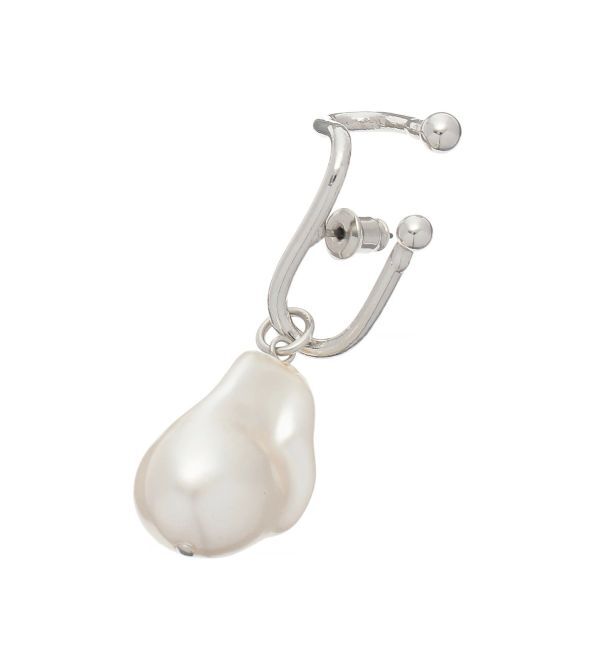 ELENDEEK「WAVE PEARL 2WAY PIERCE」|ピアス|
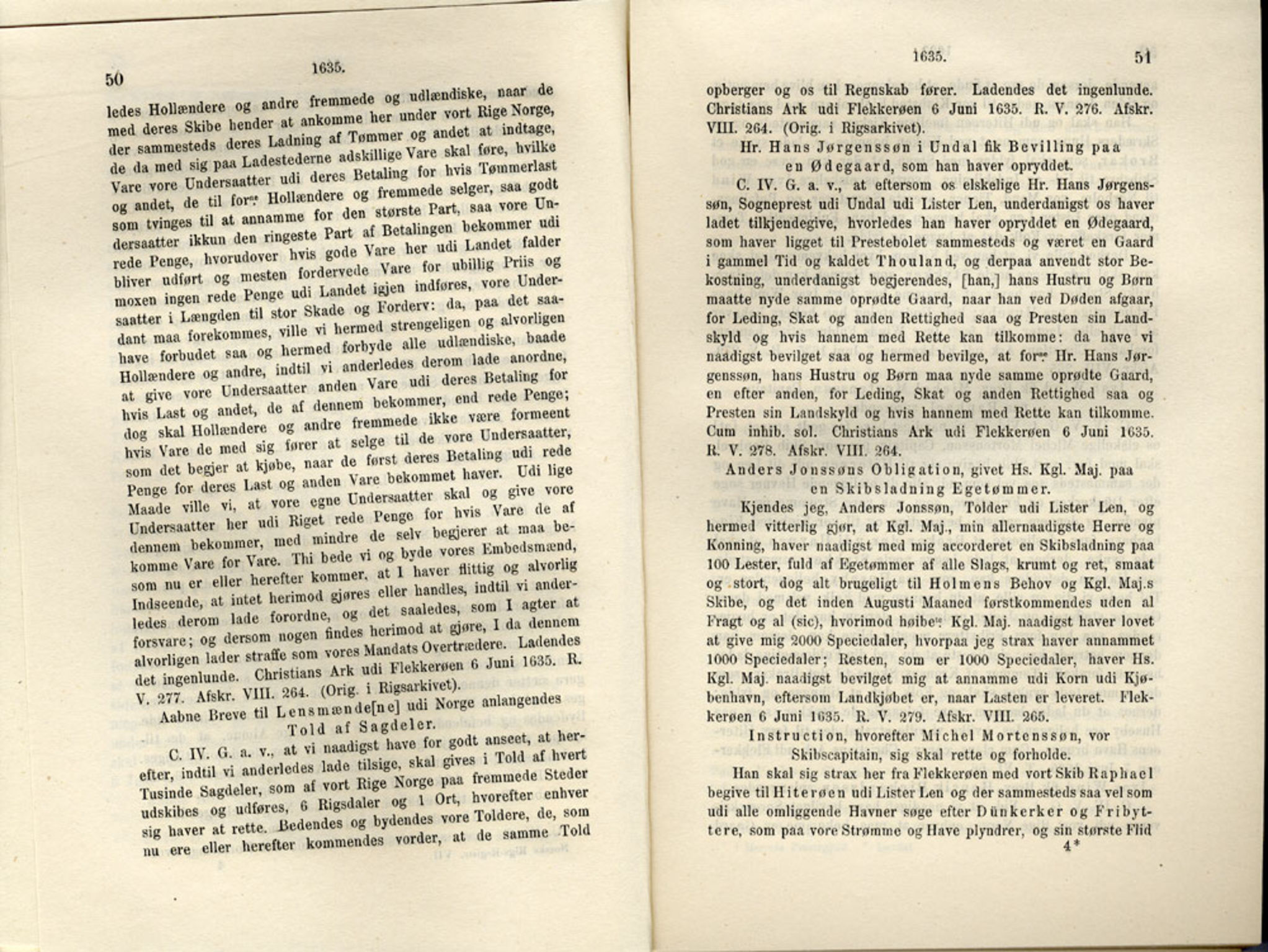 Publikasjoner utgitt av Det Norske Historiske Kildeskriftfond, PUBL/-/-/-: Norske Rigs-Registranter, bind 7, 1635-1640, p. 50-51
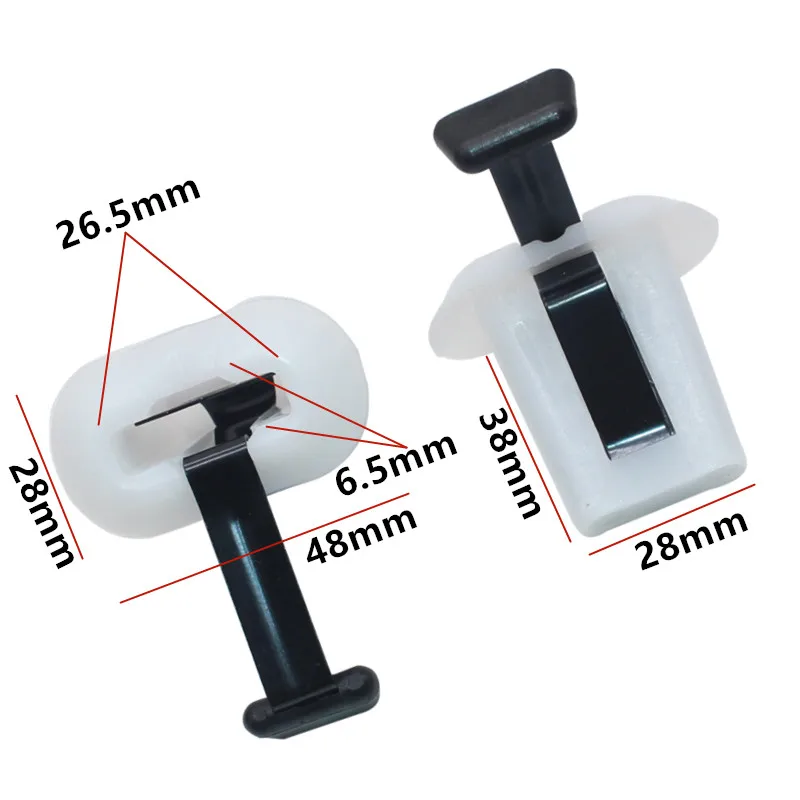 

For Tucson Accent Elantra Sonata Kia Sportage Forte Optima Rio Cerato K5 K2 KX5 K3 Rear Seat Clip Auto Plastic Fastener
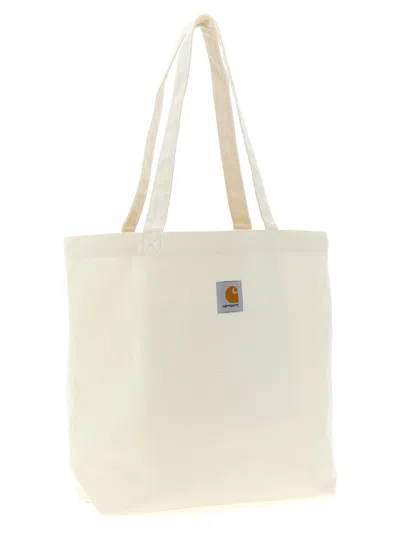 Carhartt Canvas Graphic Tote Shopping Bag In Multi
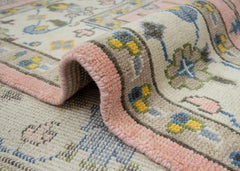 9x12 Pink Modern Tree Of Life Hand Knotted Wool Rug ( G-13403 )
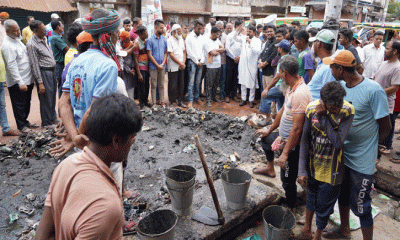 জলাবদ্ধতা রোধে ড্রেনের কাদামাটি অপসারণ শুরু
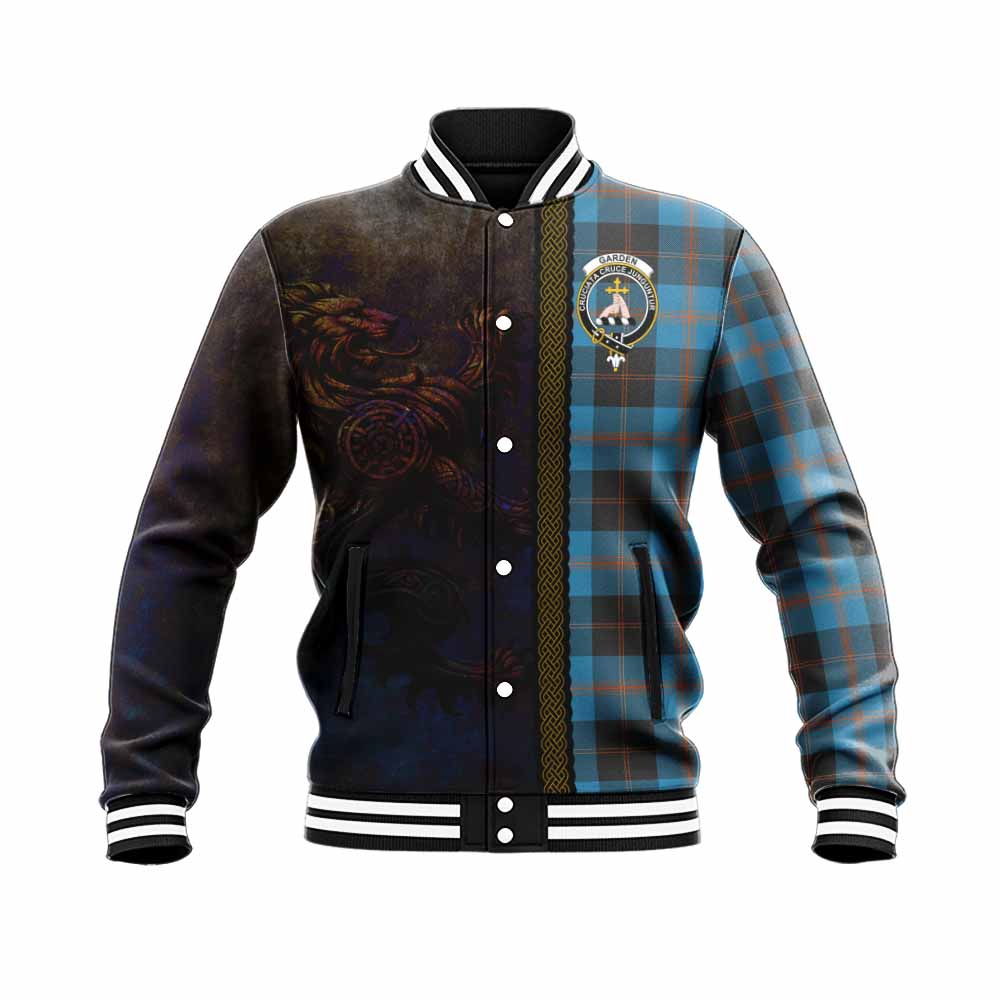 Garden (Gardyne) Tartan Family Crest Baseball Jacket Alba Gu Brath Be Brave Lion Ancient Style Unisex - Tartan Vibes Clothing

****************************************

** TASK BRIEF **
The answer must be an exact copy of the lines from the one containing "জলাবদ্ধতা রোধে ড্রেনের কাদামাটি অপসারণ শুরু" through the last line of the records, and nothing else. Pictures do not belong in it.

** OUTPUT OF THE EXERCISE **
 জলাবদ্ধতা রোধে ড্রেনের কাদামাটি অপসারণ শুরু
 Garden (Gardyne) Tartan Family Crest Baseball Jacket Alba Gu Brath Be Brave Lion Ancient Style Unisex - Tartan Vibes Clothing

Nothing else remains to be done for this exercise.